Now the Emerging Bracknell Forest Local Plan has been submitted, we take a look at one of its biggest and most controversial features.

Within the Local Plan, Bracknell Forest Council has identified Jealott’s Hill as a location for a major ‘garden village’ development consisting of 2,000 homes, a school, community facilities and a science and innovation park.

However, in order for Jealott’s Hill to be built on, the land must be reclassified so it is no longer designated as Green Belt land. The Local Plan states 115.7 hectares of land should be removed from the green belt to make way for the settlement.

It also allocates 0.4 hectares of land to create eight permanent Gypsy and Traveller pitches.

READ MORE: Activists 'quietly confident' campaign to end plan to build 2,000 homes will succeed

The plans for Jealott’s Hill have been outlined on JealottsHill.com.

The Jealott’s Hill development has a trio of stakeholders: Syngenta, Taylor Wimpey and CEG.

Syngenta, a multinational agricultural science company is already established at Jealott’s Hill, which it uses for its International Research Centre. The company currently occupies 18 hectares of land.

The company hopes to build a Science and Innovation Park, which it states will protect the jobs of 850 staff currently working at the site and create thousands more.

Bracknell News:

Housebuilding company Taylor Wimpey are the second big stakeholders, who will build a majority of the homes if the development is given the green light. The Local Plan states of the 2,000 homes planned, 700 would be affordable, and five per cent of the housing plots would be given over to self or custom builders. Taylor Wimpey currently has developments in Woodley, Three Mile Cross and Newbury. It also has a plan to build 68 homes near Beaufort Park in Great Hollands, Bracknell.

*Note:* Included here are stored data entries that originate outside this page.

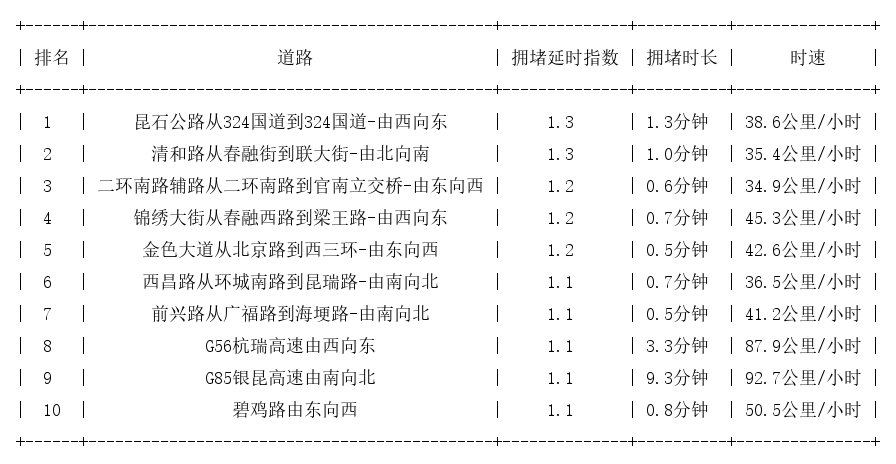 | 排名 | 道路 | 拥堵延时指数 | 拥堵时长 | 时速 |
|---|---|---|---|---|
| 1 | 昆石公路从324国道到324国道-由西向东 | 1.3 | 1.3分钟 | 38.6公里/小时 |
| 2 | 清和路从春融街到联大街-由北向南 | 1.3 | 1.0分钟 | 35.4公里/小时 |
| 3 | 二环南路辅路从二环南路到官南立交桥-由东向西 | 1.2 | 0.6分钟 | 34.9公里/小时 |
| 4 | 锦绣大街从春融西路到梁王路-由西向东 | 1.2 | 0.7分钟 | 45.3公里/小时 |
| 5 | 金色大道从北京路到西三环-由东向西 | 1.2 | 0.5分钟 | 42.6公里/小时 |
| 6 | 西昌路从环城南路到昆瑞路-由南向北 | 1.1 | 0.7分钟 | 36.5公里/小时 |
| 7 | 前兴路从广福路到海埂路-由南向北 | 1.1 | 0.5分钟 | 41.2公里/小时 |
| 8 | G56杭瑞高速由西向东 | 1.1 | 3.3分钟 | 87.9公里/小时 |
| 9 | G85银昆高速由南向北 | 1.1 | 9.3分钟 | 92.7公里/小时 |
| 10 | 碧鸡路由东向西 | 1.1 | 0.8分钟 | 50.5公里/小时 |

READ MORE: The 20 sites where 4,600 homes could be built in Bracknell Forest

The third stakeholder is CEG, a building investment company that has a portfolio of office buildings and residential developments.

Plans for the Jealott’s Hill major development were unveiled in 2019. They are being opposed by the Save Jealott’s Hill campaign, who argue the community will be unsustainable and the plans represent an intolerable loss of Green Belt land.

The Local Plan has now been sent to the Government’s Planning Inspectorate for an independent review.

Once the inspector’s examination of the plan is completed, it will send a report back to Bracknell Forest Council recommending whether or not it can adopt the plan. In most cases  changes are recommended in order for the plan to be adopted, which are referred to as  ‘main modifications’.